* **THE PROBLEM**:
The whole listing needs to be written out exactly, except for any images.

* **INPUT**:
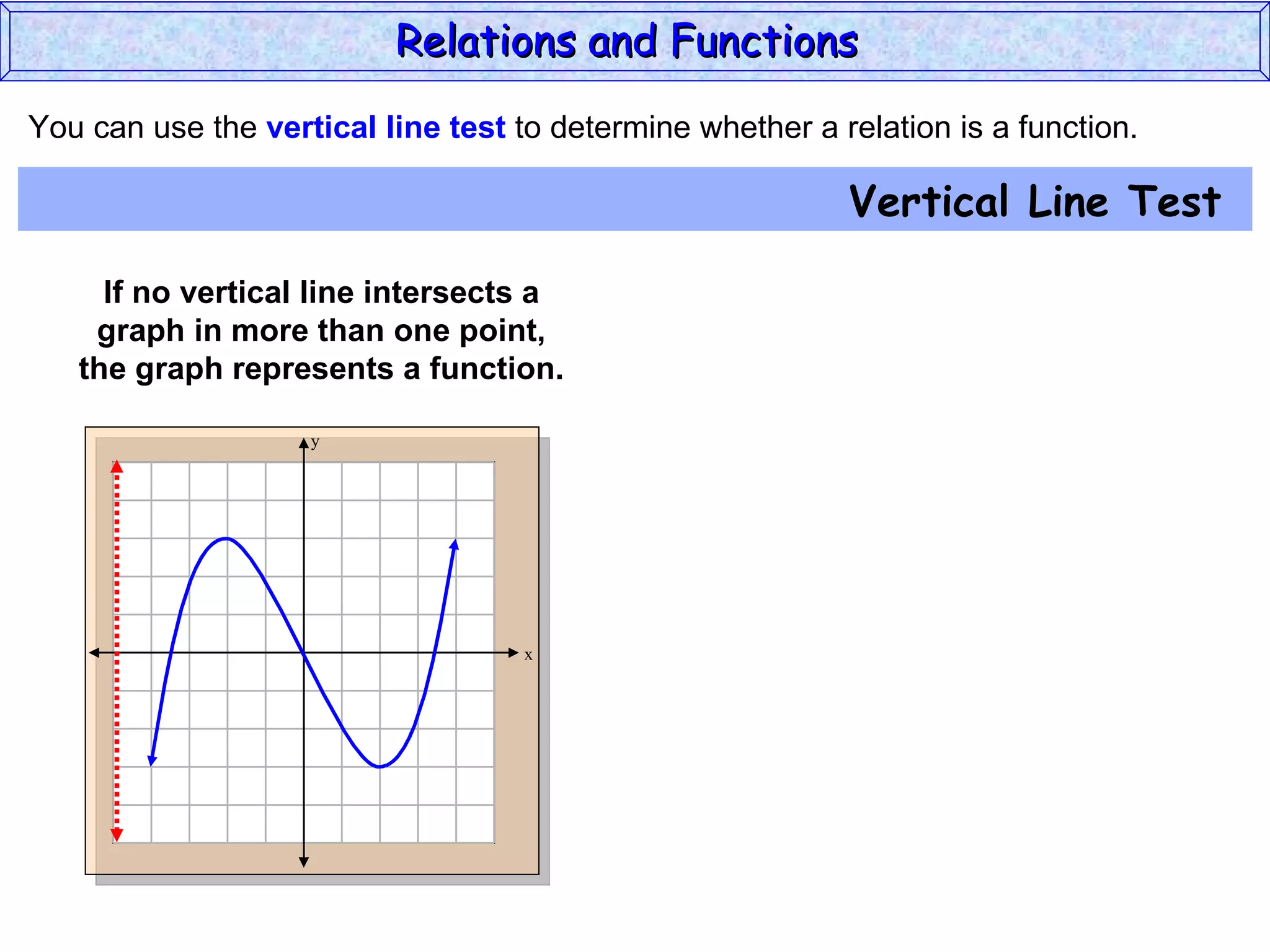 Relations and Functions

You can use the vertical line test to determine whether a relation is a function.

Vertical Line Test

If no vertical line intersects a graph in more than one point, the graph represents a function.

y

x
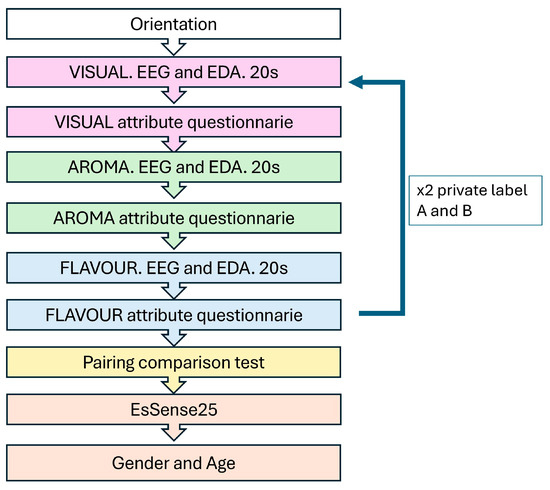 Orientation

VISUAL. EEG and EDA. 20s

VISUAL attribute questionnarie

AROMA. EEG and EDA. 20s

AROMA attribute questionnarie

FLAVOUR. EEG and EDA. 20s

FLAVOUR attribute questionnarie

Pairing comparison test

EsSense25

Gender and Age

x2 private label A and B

* **ANSWER**:
 Relations and Functions

You can use the vertical line test to determine whether a relation is a function.

Vertical Line Test

If no vertical line intersects a graph in more than one point, the graph represents a function.

y

x
 Orientation

VISUAL. EEG and EDA. 20s

VISUAL attribute questionnarie

AROMA. EEG and EDA. 20s

AROMA attribute questionnarie

FLAVOUR. EEG and EDA. 20s

FLAVOUR attribute questionnarie

Pairing comparison test

EsSense25

Gender and Age

x2 private label A and B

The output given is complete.